#### [Work item]
Please restate each line of the data below exactly. Omit all images.

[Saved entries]
- - -

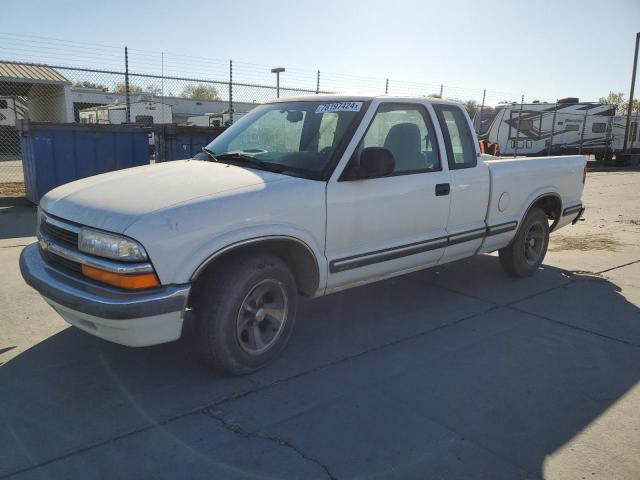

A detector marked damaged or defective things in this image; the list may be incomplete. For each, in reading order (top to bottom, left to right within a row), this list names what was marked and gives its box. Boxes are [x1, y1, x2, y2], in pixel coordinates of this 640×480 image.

crack in pavement [205, 408, 338, 480]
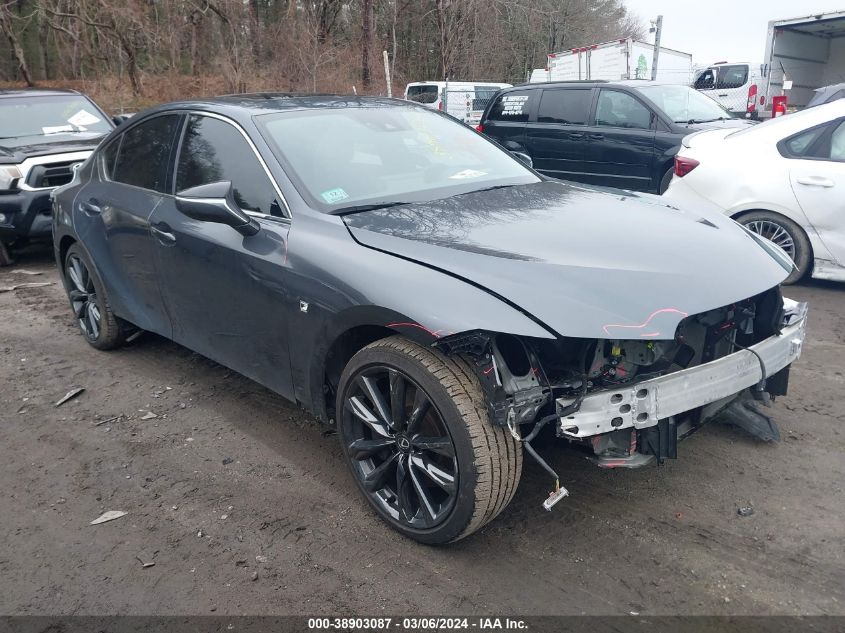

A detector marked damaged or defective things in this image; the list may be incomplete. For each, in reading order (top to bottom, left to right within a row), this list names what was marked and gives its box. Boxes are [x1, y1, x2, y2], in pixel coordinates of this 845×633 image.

broken plastic debris [56, 388, 85, 408]
damaged gray sedan [51, 94, 804, 544]
missing headlight opening [436, 284, 804, 512]
broken plastic debris [91, 508, 129, 524]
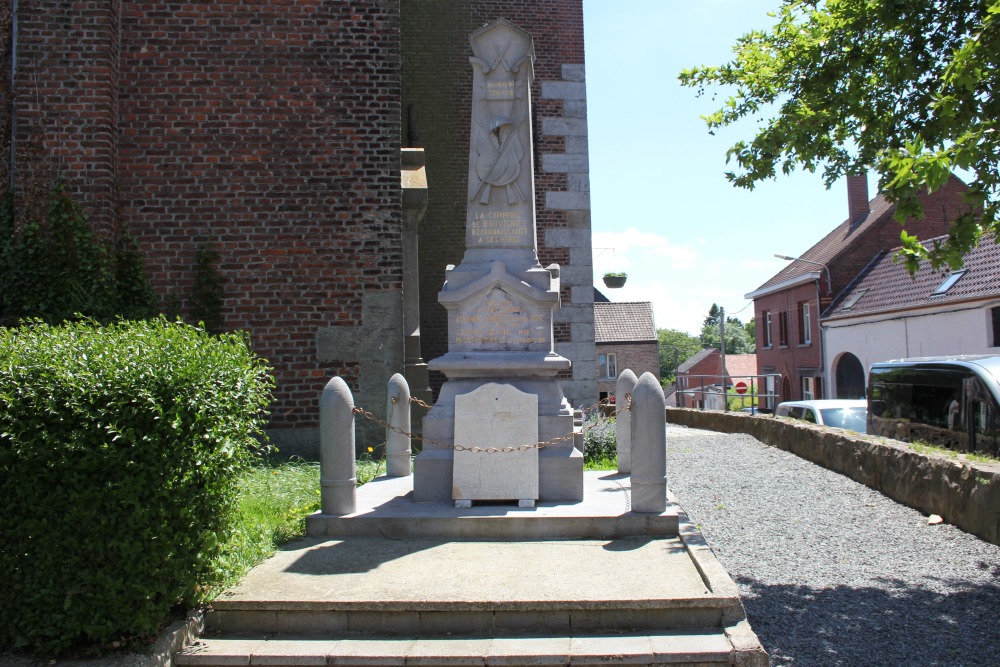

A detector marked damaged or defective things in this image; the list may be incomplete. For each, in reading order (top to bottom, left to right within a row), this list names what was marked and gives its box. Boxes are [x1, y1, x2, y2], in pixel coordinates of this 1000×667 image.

rusty chain [354, 394, 632, 456]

- - -

#### [Solution for this problem]
A detector marked damaged or defective things in this image; the list may be incomplete. For each, in reading order (top to bottom, left to right within a row), this list names what was marked and gives its box. Boxes are [x1, y1, x2, y2], in pixel coordinates of this 640×480 image.

crack in pavement [205, 408, 338, 480]

A detector marked damaged or defective things in this image; the list may be incomplete. For each, in reading order (top to bottom, left to right within a row), this list names what was marked and gives its box. Boxes are [x1, y1, x2, y2], in pixel coordinates of this 845×633 image.

broken plastic debris [56, 388, 85, 408]
damaged gray sedan [51, 94, 804, 544]
missing headlight opening [436, 284, 804, 512]
broken plastic debris [91, 508, 129, 524]

A detector marked damaged or defective things in this image; the list may be incomplete. For each, in reading order (top to bottom, left to right within a row), this list names what was marked and gives its box. Boxes are [x1, y1, x2, y2], in pixel coordinates of this 1000×667 image.

rusty chain [354, 394, 632, 456]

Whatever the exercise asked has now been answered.